Dans cette saga patriarcale, la souffrance des femmes et des enfants est inexistante ou minimisée, et la figure du créateur-tuteur est idéalisée à l'extrême (on l'appelle symptomatiquement « »Dieu»). Des concessions sont faites sur le fait que Dieu a grandi sous un père tout aussi tyrannique qui utilisait son corps dans des expériences scientifiques, qu'il reproduit en expérimentant avec d'autres corps féminins jeunes ou adultes dans lesquels il implante des cerveaux d'enfants (ce que la protagoniste elle-même, déjà consciente de ce qui s'est passé, il l'observe lorsqu'il se voit devant un autre corps féminin dans une situation similaire au sien, répétant le cycle), une expression de domination (par la science) sur les corps féminins et infantiles qui sent la pédophilie, si l'on postule que le désir du pédophile se réfère moins au corps de l'enfant lui-même qu'à la soumission complète et à la non-opposition à ses désirs de domination qu'offre (le cerveau de) l'enfant.

Ainsi, la première couche du film offre une célébration facile d'une soi-disant réponse féministe à la société, nous faisant rire des questions de l'amant et du mari et des revendications frustrées de contrôle sur la femme, mais en approfondissant d'autres couches, nous avons un portrait domination patriarcale brutale, légitimée par le pardon du protagoniste envers le « père » créateur-tuteur. Si le récit fictif est impossible à réaliser dans la réalité, ses fragments sont assez fréquents et éclairent certains aspects des nombreux crimes contre les enfants et les femmes perpétrés par le patriarcat.

Si la surface du film offre du plaisir et du divertissement, les couches plus profondes montrent l'importance des luttes pour la défense des droits des femmes et des enfants.

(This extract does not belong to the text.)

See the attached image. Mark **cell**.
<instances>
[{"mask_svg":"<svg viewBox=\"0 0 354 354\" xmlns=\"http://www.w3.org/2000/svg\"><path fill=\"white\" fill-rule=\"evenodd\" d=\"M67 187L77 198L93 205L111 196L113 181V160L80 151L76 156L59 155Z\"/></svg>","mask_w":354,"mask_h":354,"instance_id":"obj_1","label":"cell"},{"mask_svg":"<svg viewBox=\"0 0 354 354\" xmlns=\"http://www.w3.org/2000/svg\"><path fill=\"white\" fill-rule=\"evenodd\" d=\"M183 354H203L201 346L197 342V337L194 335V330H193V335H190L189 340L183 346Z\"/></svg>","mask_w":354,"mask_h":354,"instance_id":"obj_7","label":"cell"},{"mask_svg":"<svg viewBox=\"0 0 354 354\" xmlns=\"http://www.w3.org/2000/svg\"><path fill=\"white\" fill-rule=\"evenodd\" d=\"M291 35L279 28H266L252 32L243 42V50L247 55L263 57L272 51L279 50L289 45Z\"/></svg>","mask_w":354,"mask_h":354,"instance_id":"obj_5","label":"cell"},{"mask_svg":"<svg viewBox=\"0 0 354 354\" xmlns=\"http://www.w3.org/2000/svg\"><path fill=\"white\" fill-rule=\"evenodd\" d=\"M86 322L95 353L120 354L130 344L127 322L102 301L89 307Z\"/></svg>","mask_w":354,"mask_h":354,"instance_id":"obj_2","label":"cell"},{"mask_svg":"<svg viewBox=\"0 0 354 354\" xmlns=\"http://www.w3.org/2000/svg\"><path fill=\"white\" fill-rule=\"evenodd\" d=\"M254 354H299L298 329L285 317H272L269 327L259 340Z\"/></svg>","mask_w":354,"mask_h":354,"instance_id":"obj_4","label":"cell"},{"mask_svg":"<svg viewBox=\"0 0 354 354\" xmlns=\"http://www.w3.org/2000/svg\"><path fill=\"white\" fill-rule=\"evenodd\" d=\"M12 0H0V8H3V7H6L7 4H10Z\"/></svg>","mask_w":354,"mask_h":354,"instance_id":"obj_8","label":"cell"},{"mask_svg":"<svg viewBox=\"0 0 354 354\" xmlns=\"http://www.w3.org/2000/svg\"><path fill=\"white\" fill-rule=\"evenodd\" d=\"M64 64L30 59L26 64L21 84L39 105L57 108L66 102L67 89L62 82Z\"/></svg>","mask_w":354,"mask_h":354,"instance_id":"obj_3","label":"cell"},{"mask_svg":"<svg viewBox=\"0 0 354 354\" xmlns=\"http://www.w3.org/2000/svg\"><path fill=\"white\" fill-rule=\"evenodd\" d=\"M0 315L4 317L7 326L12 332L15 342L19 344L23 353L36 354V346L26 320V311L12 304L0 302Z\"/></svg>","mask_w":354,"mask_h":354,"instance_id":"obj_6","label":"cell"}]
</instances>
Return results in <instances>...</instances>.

En ce mois de célébration des luttes féministes, c’est certes un film à regarder, mais moins à apprécier et plus à indigner.

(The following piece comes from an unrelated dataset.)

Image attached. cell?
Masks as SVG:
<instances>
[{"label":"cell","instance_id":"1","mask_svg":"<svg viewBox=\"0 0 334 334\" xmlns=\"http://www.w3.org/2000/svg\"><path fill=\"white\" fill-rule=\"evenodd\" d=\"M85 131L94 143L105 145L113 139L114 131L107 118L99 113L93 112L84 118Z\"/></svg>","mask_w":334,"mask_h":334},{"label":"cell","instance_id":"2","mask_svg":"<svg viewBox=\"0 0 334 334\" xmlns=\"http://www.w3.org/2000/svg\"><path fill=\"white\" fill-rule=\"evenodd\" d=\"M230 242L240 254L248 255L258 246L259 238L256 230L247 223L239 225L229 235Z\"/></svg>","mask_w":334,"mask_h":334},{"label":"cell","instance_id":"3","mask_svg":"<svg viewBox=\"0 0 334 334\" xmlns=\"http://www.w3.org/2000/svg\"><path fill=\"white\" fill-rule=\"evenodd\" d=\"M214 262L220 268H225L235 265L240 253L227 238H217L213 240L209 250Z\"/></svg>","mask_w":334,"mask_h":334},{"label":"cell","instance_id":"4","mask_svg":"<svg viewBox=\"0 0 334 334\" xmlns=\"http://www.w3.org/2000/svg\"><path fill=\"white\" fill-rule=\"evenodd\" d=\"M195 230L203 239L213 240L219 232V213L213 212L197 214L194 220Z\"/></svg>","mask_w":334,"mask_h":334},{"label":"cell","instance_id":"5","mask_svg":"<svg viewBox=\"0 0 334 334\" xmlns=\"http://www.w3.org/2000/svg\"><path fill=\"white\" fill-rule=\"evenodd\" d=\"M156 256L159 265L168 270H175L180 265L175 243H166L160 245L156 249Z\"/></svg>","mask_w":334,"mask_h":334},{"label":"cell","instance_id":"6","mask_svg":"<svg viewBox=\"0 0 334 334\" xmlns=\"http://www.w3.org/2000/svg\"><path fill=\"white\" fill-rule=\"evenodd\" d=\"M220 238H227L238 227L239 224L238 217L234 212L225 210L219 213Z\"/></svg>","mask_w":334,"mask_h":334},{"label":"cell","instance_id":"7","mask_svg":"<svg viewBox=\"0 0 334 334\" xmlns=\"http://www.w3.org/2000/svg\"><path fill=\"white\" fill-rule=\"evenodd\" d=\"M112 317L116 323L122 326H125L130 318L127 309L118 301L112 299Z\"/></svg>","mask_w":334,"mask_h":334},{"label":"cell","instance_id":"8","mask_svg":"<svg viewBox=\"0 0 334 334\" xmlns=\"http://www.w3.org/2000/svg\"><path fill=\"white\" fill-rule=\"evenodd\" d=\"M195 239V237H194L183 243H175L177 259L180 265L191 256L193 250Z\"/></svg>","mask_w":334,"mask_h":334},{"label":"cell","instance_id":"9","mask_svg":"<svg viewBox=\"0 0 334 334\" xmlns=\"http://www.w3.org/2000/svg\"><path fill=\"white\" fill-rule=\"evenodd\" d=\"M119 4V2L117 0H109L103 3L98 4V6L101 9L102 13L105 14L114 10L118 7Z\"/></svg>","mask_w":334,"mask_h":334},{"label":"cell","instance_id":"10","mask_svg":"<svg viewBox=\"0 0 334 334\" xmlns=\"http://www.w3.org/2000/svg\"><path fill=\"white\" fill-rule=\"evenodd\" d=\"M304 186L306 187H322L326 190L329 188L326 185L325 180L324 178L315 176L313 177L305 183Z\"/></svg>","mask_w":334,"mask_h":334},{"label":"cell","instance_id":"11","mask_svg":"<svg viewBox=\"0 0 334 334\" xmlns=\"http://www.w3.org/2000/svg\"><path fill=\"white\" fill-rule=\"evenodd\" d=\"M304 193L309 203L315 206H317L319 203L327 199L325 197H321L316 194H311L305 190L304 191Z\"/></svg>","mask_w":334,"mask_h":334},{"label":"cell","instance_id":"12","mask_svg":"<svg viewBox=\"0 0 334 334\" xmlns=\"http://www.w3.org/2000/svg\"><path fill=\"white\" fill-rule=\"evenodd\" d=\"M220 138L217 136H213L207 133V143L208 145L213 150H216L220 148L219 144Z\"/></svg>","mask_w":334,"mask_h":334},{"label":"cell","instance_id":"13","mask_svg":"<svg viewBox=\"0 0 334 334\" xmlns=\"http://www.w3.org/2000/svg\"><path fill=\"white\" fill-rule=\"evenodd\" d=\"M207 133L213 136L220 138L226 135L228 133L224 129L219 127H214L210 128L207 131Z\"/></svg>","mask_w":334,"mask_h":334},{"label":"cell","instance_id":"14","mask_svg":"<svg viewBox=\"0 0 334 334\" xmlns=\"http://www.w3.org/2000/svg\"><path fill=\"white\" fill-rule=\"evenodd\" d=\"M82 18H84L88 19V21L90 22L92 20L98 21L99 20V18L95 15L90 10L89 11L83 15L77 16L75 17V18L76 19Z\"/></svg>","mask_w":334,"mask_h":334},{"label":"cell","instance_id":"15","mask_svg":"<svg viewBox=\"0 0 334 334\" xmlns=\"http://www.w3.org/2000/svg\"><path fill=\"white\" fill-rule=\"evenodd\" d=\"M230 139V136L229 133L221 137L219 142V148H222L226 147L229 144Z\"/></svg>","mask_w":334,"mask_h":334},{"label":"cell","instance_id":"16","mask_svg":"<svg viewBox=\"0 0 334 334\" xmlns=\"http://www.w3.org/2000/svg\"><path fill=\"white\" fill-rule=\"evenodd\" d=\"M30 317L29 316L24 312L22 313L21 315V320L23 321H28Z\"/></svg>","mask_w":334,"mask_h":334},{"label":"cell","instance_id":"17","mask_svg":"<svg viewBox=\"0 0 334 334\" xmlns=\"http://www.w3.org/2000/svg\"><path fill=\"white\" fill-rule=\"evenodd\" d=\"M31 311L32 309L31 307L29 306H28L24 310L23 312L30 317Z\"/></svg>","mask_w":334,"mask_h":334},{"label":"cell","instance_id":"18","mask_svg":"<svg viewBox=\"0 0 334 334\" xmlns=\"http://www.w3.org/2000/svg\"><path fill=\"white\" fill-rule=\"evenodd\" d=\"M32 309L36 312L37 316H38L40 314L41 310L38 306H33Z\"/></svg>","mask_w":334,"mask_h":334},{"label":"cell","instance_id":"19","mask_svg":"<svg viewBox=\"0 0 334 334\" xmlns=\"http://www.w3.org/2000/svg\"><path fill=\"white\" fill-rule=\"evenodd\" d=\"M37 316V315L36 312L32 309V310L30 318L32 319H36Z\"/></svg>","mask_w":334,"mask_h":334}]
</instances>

*Nathalie Reis Itaboraí Elle est titulaire d'un doctorat en sociologie de l'Institut d'études sociales et politiques de l'UERJ. Elle est l'auteur du livre Changements dans les familles brésiliennes (1976-2012) : une perspective de classe et de genre (Garamond) [https://amzn.to/4caDzl9]

Référence


pauvres créatures (Les pauvres choses)
États-Unis, Royaume-Uni et Irlande du Nord, 2023, 141 minutes.
Réalisateur : Yorgos Lanthimos.
Avec : Emma Stone, Willem Dafoe, Christopher Abbott, Mark Ruffalo.